Van Gogh. Monet. They were her standard.
She no longer felt satisfied or rewarded by all the hard work she’d done for the PD. No longer happy to simply collect her paycheck and call herself an artist. There was still something to be said for art that simply existed for no other reason than beauty.
But now her father’s house would suffer at the hands of an incompetent carpenter. This bothered the artist in her, but maybe her dad deserved it.
She’d read the instructions on the wood slat box. Engineer talk, all of it. Clear as mud. Sounded like they were describing how to build a ship to fly to Mars, so she ignored the stupid instructions and let common sense be her guide.
And now she was short a nail.
She fixed the last nail into a single wood slat, one little tap after another. She’d nearly bruised her lower lip by the time she was done. “There!”
At this rate she should be done in approximately six months.
Shackles came into the hallway, sniffing around her like a Hoover, as if he’d missed a crumb somewhere. When he picked up a nail, Sarah panicked. Had he already swallowed the missing one? If so, why wasn’t he lying on the ground convulsing in agony?
“Drop it! Drop it, Shackles.”
She pulled his jaw open only to be rewarded with a growl. Finally prying the nail out from between his teeth without getting bitten in the process, she carried him into the spare bedroom and shut the door. He yipped his regret from behind the closed door.
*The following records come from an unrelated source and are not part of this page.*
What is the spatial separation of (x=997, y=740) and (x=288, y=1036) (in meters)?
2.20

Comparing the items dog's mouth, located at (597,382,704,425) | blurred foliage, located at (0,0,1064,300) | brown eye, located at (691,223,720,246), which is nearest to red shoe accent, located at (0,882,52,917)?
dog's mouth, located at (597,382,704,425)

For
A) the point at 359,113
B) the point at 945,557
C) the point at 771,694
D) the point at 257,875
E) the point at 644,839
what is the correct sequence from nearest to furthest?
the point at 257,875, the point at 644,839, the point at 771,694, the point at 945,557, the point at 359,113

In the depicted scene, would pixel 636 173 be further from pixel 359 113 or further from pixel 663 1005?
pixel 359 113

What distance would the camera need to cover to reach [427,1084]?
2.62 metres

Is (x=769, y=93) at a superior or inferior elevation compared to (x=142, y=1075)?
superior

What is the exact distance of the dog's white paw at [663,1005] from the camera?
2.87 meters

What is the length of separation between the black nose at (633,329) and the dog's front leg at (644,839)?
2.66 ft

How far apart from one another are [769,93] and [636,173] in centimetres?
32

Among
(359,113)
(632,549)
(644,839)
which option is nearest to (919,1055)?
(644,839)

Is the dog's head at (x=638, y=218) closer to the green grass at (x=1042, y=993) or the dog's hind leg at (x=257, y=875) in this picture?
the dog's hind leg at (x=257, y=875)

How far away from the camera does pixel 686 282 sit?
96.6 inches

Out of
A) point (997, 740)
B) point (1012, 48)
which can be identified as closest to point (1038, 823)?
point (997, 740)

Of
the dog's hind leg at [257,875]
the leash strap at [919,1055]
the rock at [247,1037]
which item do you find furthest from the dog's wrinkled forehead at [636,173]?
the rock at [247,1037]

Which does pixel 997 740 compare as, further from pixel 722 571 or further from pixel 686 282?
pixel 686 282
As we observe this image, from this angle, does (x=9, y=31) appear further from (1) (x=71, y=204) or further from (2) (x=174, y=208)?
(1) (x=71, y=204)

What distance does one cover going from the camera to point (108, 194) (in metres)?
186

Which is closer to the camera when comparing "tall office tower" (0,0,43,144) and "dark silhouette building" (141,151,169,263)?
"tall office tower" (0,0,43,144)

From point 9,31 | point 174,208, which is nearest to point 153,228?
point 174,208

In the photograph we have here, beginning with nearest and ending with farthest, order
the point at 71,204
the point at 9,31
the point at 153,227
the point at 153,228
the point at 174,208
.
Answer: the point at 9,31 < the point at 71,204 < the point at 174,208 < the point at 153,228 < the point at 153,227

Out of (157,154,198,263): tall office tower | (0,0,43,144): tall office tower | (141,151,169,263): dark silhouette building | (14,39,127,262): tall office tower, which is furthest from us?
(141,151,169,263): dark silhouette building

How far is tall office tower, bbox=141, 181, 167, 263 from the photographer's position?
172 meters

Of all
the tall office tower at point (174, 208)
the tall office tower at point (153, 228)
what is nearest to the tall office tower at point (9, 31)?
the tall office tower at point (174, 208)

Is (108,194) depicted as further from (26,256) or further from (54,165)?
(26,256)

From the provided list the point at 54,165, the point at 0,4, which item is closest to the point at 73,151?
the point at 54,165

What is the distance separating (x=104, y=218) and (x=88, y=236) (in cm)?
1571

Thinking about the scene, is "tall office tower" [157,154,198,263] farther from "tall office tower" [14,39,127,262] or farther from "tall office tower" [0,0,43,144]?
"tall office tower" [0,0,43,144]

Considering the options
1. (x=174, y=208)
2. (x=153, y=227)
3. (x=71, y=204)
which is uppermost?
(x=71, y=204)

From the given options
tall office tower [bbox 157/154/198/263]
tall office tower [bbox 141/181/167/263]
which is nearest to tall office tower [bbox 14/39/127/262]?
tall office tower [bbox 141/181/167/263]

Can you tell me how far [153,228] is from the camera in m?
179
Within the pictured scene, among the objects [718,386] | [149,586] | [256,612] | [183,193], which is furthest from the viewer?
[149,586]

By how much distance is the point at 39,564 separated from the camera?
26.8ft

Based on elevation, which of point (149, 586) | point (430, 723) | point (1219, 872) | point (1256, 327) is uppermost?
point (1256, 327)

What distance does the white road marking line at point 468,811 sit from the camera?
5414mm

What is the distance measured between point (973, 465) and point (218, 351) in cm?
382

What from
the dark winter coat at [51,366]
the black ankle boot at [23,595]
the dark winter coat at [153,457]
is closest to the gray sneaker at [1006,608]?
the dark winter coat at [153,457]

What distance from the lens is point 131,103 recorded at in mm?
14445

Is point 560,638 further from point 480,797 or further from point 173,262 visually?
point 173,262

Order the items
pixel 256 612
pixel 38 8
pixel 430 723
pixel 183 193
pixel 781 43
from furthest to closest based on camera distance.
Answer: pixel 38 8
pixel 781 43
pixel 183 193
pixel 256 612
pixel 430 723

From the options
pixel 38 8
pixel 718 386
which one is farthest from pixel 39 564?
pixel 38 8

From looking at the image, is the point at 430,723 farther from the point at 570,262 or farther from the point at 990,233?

“Too late for apologies. You won’t be committing suicide on my watch.”
Turning in a circle, air coming in short desperate spurts, Sarah wondered whether she could call 911 for a dog. She finally took in a full breath when she found the missing nail sticking halfway out from under one of the floor slats. So she would now have to rip up this section and try again, but at least her dog wouldn’t die.